Stated task - Put everything from the line containing "In the photograph, which" down to the end of the material below into a numbered list, skipping any blank lines.

+===+

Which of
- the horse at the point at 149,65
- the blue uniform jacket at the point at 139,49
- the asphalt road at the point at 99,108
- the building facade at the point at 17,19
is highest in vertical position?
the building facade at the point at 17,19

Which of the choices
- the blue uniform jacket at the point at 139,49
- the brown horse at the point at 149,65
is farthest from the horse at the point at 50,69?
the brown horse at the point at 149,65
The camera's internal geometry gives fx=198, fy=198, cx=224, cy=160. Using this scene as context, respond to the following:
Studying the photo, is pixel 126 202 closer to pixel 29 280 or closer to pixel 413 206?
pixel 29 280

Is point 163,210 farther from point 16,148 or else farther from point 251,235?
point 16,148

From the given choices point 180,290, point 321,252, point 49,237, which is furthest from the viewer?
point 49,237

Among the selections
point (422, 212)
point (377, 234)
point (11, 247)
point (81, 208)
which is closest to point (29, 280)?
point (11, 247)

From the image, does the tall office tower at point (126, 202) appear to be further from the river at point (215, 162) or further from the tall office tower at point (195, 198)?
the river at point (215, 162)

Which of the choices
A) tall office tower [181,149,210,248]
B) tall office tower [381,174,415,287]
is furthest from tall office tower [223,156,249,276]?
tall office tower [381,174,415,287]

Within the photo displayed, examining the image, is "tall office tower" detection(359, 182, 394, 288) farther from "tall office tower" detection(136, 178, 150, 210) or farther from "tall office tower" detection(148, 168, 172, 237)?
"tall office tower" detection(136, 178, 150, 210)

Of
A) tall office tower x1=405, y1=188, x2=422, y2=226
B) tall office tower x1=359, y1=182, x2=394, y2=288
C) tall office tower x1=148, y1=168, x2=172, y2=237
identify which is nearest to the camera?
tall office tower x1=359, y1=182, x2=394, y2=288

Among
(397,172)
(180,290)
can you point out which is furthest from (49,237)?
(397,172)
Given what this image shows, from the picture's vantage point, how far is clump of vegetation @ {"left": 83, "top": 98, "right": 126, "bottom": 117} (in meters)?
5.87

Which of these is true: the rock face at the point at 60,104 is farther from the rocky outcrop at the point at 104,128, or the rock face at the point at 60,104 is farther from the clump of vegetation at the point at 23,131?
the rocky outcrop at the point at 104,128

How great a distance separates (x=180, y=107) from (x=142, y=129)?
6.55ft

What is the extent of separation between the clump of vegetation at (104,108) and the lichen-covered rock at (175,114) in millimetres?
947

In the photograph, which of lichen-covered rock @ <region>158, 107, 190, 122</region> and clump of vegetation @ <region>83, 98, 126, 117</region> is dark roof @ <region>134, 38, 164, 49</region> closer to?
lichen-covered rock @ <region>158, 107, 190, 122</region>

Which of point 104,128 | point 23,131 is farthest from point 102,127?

+===+

Result of the task -
1. In the photograph, which of lichen-covered rock @ <region>158, 107, 190, 122</region> and clump of vegetation @ <region>83, 98, 126, 117</region> is dark roof @ <region>134, 38, 164, 49</region> closer to?
2. lichen-covered rock @ <region>158, 107, 190, 122</region>
3. Which of point 104,128 | point 23,131 is farthest from point 102,127?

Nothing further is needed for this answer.